Angie promptly called down, ‘I'm here, ma'am. Just checking the patients on this floor before I leave.'

She turned and called goodbye to Martha, and ran quickly down the stairs.

Martha was loath to see her go – at least she was a bit of company, which kept your mind occupied so you weren't quite so scared. Now, she glanced at the empty bed beside her and began to shake uncontrollably.

TWENTY-FOUR
‘Praying Never Did Any Harm'

1965

Half-smothered in grubby bedclothes, Martha barely heard the front door slam after Angie's hasty exit. Yet the distant thud seemed to her to have the finality of the weighty closure of some ancient dungeon door. No escape.

No escape from being left to die unattended like poor Pat, quavered a truly terrified Martha. To be kept in bed by a matron who never spoke to you, until you got so weak that you could not move and eventually died of nothing in particular.

For something comforting to clutch against the powers of Them, she instinctively pulled her rosary from under her pillow.
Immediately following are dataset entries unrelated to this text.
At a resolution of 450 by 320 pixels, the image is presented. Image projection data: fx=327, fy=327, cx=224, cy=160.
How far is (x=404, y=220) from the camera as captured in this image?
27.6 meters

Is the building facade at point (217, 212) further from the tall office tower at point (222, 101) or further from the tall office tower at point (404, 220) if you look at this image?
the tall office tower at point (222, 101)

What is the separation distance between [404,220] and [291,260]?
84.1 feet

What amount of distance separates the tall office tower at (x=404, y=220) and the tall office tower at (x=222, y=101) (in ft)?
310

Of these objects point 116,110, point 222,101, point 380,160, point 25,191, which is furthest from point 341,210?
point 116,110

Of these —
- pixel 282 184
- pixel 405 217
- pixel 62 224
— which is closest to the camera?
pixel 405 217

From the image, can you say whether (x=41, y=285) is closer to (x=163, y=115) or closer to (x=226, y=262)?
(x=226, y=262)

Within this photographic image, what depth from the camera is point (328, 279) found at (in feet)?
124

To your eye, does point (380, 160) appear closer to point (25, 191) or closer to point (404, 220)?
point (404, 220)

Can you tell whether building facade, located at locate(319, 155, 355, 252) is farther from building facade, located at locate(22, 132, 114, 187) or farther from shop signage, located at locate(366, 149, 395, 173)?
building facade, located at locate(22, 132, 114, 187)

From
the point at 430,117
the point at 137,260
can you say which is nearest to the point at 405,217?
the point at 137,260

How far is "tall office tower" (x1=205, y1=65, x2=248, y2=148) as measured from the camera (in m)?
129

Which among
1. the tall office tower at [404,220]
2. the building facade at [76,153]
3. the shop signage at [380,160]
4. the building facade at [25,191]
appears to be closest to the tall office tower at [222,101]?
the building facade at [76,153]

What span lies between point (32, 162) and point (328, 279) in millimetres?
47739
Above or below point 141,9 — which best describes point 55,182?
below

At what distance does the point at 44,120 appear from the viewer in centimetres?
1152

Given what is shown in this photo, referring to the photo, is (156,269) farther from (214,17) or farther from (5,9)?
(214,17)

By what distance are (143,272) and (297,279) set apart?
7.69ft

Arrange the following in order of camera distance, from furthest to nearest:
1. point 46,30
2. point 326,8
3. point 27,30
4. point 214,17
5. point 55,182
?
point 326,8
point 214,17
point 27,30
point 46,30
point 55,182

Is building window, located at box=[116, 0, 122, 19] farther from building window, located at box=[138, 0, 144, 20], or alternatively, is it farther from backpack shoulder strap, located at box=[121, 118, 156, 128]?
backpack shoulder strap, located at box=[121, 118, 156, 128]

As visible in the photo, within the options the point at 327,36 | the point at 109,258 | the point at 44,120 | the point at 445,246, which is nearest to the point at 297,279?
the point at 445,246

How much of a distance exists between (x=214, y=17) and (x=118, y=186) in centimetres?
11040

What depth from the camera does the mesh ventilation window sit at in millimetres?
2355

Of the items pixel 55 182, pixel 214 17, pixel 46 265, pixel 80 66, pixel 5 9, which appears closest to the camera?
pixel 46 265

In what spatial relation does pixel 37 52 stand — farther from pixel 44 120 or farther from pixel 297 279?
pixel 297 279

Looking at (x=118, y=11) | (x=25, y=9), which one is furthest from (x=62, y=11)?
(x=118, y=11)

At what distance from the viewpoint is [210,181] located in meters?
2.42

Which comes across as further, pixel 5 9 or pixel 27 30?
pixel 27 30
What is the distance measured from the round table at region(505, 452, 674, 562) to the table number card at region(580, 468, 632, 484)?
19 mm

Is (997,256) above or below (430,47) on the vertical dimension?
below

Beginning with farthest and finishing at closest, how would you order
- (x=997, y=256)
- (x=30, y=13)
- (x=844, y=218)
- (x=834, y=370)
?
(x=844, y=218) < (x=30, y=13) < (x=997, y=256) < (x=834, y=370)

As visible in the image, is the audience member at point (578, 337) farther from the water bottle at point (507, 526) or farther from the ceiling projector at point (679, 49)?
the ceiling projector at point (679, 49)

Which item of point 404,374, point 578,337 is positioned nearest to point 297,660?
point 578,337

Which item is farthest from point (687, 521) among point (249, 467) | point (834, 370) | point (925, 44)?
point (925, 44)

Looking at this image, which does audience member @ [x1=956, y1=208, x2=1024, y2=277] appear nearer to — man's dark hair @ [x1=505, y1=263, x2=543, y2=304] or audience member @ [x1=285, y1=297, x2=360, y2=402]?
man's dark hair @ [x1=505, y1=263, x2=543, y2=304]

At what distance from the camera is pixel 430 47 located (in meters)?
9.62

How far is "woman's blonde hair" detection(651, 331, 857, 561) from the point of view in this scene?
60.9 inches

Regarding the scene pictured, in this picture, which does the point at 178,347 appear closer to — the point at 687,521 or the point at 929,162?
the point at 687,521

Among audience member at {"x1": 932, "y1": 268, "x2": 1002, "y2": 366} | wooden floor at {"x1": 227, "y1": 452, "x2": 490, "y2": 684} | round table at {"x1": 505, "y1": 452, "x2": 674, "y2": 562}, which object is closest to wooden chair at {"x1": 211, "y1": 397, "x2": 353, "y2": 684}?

Dying, and no relations called to fight for you against a ruthless Them. No one tendering precious
bits of food to give you strength. No one rubbing your hands and feet to keep the circulation going. No one holding you in their arms while they gave you sips of water. Worst of all, no one to write to dear Jamie, beloved Number Nine, to tell him where you were.

She swallowed a particularly big sob, and wondered if any of Them had thought to let him know that she was in hospital, never mind this present hellhole. When she had been found at the bottom of the stairs of her house, she had been so faint from pain and hunger that she had barely understood what was happening to her: she had simply let Them take over. There had been the cops and the rent man, she remembered vaguely. Then the ambulance men? The Casualty Department? As she slowly realised through her fright that nobody had asked whether she had any family, it occurred to her that each link might simply have told the next one that she lived alone.